6 minute read

On 12 June 2025, Google Cloud Platform experienced what can only be described as a catastrophic failure that brought down not only their own services but cascaded across the internet, taking Cloudflare, numerous third-party applications, and countless businesses offline for nearly three hours. As someone who has spent years working with cloud architecture, reading Google’s incident report left me genuinely stunned—not by the complexity of the failure, but by its sheer preventability.

The Technical Breakdown

The root cause was startlingly simple: a null pointer exception in Service Control, Google’s API management and policy enforcement system. Here’s what happened:

On 29 May, Google deployed new quota policy checking code to Service Control. This code lacked two fundamental safeguards: proper error handling and feature flag protection. The deployment went through their standard region-by-region rollout, but the problematic code path was never exercised because it required specific policy data to trigger.

Two weeks later, on 12 June, someone inserted a policy change into their regional Spanner tables containing “unintended blank fields.” Due to the global nature of quota management, this metadata replicated globally within seconds. When Service Control attempted to process these policies, the blank fields caused a null pointer dereference, sending the binaries into a crash loop worldwide.
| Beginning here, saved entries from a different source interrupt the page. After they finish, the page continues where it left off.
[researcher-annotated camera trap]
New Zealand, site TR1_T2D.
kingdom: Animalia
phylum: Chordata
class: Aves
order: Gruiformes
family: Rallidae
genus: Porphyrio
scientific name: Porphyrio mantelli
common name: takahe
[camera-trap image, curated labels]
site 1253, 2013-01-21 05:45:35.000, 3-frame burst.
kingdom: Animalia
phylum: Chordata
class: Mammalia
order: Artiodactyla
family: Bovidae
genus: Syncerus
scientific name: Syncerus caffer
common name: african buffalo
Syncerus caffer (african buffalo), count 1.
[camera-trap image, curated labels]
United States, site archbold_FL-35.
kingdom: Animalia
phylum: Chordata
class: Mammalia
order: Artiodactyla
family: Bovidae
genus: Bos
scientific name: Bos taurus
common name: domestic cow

The cascading failure was swift and merciless. Within two minutes, Site Reliability Engineering teams were investigating. Within ten minutes, they’d identified the root cause and began deploying their “red-button” fix. But the damage was done—and in larger regions like us-central-1, a thundering herd effect overwhelmed infrastructure as services attempted to restart, extending the outage to nearly three hours.

The Process Failures

What makes this incident particularly damning is the catalogue of basic engineering failures that enabled it:

Inadequate Error Handling: In 2025, allowing null pointer exceptions to crash critical infrastructure services represents a fundamental failure of defensive programming. The fact that this code made it to production without proper null checking is bewildering.

Missing Feature Flags: Google’s own Site Reliability Engineering literature emphasises the importance of feature flags for gradual rollouts. Yet this critical change deployed without any such protection, making it impossible to isolate the blast radius when things went wrong.

Absent Exponential Backoff: When services began restarting, they lacked proper randomised exponential backoff, creating a thundering herd that prolonged the outage. This is infrastructure engineering 101.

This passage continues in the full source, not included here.